Still, Lloyd is no fragile victim. She is at pains to point out that reports of her bratty attitude are accurate. Her speech is peppered with mutinous declarations of autonomy and rebellion, sometimes seemingly at random: “This is my life and I won’t let anyone make me out to be a joke,” she says in response to a question about the songs she sang on The X Factor. It’s hard to tell how much of this is due to nerves – this is just her third one-to-one press interview – and how much is habitual. When she drops her guard she is funny and charming, such as when she enthusiastically explains the “11 or 12” tattoos she has acquired since her 16th birthday. She agrees that the tough exterior has built up over the years as a defence mechanism. “Things still hurt me, but I prefer not to show it,” she sighs. “That’s probably why people think I’m so hard-faced.”
Putting the ‘haters’ behind her
The bold carapace cracks when Lloyd discusses her former schoolfriends, who she says now only text her to ask whether she has any parties coming up that they can get into. “You find out who your true mates are,” says Lloyd. “My mum and dad.” That’s it? “Yeah. My dad’s my best mate and he always will be.” Is there anyone she’s bonded with since The X Factor? “There’s quite a few people. I’ve got management that I’m close to.” As she senses my slight shock, her words come in a rush. “I don’t want anyone to feel sorry for me because of the fact I haven’t got any true friends!
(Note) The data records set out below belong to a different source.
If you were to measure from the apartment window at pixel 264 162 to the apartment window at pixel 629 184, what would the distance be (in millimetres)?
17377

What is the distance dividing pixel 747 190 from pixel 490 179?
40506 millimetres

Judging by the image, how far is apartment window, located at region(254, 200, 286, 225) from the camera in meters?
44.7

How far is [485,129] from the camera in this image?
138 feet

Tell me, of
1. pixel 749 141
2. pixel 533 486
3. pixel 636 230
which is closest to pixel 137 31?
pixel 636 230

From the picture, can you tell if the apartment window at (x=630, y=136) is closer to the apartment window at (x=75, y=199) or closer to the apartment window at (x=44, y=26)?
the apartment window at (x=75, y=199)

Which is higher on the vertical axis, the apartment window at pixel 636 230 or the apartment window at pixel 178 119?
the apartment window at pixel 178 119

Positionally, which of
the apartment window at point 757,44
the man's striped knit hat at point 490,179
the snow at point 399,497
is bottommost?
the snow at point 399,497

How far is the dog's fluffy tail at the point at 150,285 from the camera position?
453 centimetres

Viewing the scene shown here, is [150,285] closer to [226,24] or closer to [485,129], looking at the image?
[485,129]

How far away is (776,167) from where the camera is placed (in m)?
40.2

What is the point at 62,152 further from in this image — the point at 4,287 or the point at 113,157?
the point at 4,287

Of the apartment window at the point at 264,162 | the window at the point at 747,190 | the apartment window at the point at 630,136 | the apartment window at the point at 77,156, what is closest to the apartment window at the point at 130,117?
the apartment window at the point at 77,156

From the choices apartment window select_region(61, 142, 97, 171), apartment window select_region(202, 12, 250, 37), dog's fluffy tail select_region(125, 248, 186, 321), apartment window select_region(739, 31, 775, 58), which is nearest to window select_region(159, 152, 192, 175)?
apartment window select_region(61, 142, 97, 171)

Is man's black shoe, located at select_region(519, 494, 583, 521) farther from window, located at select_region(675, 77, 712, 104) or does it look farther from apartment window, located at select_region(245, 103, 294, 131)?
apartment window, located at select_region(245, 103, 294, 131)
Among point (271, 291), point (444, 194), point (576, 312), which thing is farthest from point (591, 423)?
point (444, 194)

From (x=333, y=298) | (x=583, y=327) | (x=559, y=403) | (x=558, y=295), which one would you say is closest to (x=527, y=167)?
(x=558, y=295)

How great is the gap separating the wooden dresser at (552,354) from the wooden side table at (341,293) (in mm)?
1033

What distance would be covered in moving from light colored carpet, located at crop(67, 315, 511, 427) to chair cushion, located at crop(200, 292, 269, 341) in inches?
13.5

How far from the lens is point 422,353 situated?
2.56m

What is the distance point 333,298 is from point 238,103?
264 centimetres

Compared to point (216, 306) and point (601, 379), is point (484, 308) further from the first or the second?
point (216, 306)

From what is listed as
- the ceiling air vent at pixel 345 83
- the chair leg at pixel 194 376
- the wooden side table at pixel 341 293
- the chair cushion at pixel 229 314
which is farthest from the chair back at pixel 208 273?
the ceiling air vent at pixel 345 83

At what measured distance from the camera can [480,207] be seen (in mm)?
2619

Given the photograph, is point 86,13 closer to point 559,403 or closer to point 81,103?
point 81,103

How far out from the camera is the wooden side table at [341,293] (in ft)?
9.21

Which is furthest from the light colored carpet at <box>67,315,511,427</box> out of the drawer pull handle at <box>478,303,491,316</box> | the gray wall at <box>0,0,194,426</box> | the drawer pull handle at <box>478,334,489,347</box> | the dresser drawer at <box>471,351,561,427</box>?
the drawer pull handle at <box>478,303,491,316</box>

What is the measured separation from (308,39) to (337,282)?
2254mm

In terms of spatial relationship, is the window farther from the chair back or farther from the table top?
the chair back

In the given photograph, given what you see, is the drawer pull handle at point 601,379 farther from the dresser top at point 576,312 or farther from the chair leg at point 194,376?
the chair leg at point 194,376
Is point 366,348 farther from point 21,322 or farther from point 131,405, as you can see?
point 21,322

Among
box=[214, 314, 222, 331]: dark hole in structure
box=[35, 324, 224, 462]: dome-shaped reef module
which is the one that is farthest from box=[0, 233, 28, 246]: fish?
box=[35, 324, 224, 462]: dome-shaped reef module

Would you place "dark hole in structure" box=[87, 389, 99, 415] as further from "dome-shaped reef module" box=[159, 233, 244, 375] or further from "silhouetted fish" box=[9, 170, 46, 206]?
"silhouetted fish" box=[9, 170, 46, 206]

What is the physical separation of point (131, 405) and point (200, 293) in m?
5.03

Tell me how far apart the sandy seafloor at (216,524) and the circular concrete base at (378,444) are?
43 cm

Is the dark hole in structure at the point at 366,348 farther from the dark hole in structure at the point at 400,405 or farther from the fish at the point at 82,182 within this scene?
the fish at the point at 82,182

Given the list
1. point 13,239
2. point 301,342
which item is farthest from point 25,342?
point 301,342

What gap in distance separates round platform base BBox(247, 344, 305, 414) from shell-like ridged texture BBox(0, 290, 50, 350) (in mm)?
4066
I’m fine the way I am.” It’s not the kind of sentence one wants to hear from a 17-year-old.
For Lloyd, fame is still a dream come true: she was introduced to Lil Wayne while working in the US, is thrilled about getting grime MCs Dot Rotten and Ghetts to guest on her album, and relates how an approving tweet from another, JME, made her “leap around like a kid”. For now, the loyalty of her fans outweighs the existence of the “haters”. But when she asserts that the greatest lesson the past year has taught her is that “I’m stronger than what I thought I was – I can do anything now, I’m not scared any more”, you can only hope this is true.